**SUPPLIED RECORDS:**

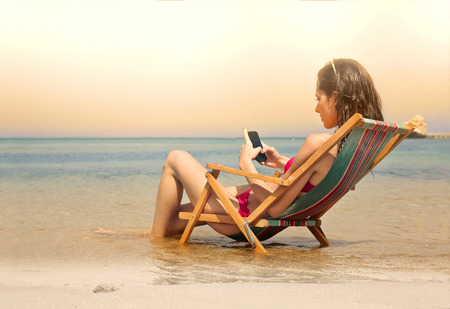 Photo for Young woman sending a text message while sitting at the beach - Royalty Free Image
--
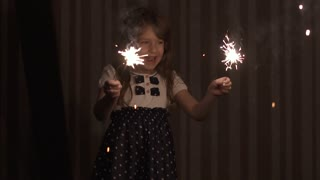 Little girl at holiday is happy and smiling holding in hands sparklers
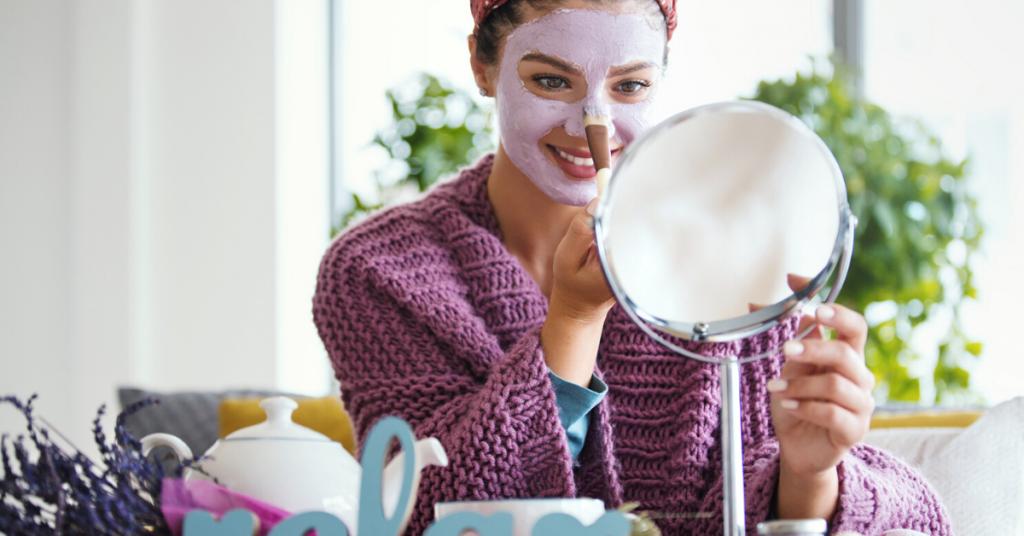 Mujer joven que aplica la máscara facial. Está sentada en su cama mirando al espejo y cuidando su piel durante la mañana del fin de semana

**THE PROBLEM:** Transcribe, from the material above, the stretch starting at the line with "Little girl at" and ending at the line with "Mujer joven que", both included, exactly. Do not carry over pictures.

**WRITTEN REPLY:**
 Little girl at holiday is happy and smiling holding in hands sparklers
 Mujer joven que aplica la máscara facial. Está sentada en su cama mirando al espejo y cuidando su piel durante la mañana del fin de semana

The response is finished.